• Extracted records:
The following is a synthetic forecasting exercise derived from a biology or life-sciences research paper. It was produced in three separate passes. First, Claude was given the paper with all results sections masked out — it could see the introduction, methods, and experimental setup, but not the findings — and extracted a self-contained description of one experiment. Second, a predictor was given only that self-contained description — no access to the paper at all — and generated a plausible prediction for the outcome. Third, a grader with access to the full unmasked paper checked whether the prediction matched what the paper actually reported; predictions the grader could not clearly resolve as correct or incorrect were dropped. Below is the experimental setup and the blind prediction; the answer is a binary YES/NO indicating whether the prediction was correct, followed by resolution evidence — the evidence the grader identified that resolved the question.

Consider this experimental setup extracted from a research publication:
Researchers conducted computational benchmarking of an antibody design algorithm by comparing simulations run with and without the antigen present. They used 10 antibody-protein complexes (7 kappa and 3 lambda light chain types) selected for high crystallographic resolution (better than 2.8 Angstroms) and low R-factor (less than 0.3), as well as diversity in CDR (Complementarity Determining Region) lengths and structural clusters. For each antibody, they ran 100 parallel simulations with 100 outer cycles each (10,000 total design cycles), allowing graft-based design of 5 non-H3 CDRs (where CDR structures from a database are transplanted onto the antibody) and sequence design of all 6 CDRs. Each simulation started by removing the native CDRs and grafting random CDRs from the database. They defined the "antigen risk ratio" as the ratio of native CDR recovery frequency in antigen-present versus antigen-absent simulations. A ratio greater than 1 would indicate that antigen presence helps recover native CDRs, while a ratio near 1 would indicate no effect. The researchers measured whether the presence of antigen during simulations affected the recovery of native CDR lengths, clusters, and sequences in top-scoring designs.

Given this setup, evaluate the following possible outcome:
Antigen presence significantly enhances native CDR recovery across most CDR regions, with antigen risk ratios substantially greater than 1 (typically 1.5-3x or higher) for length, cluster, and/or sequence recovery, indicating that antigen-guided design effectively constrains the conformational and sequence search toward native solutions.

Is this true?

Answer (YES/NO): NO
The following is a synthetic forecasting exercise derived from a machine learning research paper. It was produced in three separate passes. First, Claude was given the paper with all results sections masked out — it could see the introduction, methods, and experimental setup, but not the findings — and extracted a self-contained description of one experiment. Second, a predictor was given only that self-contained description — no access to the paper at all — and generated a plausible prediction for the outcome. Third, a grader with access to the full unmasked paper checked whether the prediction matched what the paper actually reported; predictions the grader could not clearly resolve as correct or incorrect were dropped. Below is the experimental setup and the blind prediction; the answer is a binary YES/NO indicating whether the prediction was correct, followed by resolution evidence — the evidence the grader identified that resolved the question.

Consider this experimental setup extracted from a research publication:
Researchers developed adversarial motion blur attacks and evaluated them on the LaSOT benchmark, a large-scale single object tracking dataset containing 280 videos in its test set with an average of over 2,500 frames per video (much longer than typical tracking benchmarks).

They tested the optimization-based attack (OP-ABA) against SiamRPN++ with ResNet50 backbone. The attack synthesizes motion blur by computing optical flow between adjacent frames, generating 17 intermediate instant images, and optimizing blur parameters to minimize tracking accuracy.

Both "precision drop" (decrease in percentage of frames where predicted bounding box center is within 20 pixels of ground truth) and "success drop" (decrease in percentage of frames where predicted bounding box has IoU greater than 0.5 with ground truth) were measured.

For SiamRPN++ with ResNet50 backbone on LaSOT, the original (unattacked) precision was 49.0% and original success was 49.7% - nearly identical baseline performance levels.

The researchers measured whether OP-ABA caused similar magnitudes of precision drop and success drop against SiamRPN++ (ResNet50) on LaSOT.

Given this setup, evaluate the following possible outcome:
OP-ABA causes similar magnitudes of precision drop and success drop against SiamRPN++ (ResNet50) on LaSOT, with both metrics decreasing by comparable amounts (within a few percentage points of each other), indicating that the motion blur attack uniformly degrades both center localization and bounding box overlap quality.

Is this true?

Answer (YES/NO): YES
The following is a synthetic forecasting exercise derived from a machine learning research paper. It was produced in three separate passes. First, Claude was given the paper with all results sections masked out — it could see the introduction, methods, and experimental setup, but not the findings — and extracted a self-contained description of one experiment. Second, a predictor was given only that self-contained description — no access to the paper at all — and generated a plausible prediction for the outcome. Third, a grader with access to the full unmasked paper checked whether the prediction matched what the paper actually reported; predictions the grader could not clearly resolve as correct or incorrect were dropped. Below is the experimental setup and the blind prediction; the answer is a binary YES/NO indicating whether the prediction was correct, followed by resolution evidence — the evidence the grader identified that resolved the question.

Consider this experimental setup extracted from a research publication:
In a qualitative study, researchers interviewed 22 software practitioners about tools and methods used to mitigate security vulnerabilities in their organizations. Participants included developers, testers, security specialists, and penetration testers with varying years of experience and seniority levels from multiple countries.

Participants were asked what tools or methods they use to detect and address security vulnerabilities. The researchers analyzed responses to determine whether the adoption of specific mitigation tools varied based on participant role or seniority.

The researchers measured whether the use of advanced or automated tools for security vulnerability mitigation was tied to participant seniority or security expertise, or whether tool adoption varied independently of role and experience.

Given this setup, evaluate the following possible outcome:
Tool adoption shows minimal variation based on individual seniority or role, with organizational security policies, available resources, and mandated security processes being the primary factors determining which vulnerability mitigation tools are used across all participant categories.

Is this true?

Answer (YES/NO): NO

• About this task: Please reproduce the lines from the line with "Researchers developed adversarial" to the line with "They tested the", both ends included, exactly as they appear above.

• Task response:
Researchers developed adversarial motion blur attacks and evaluated them on the LaSOT benchmark, a large-scale single object tracking dataset containing 280 videos in its test set with an average of over 2,500 frames per video (much longer than typical tracking benchmarks).

They tested the optimization-based attack (OP-ABA) against SiamRPN++ with ResNet50 backbone. The attack synthesizes motion blur by computing optical flow between adjacent frames, generating 17 intermediate instant images, and optimizing blur parameters to minimize tracking accuracy.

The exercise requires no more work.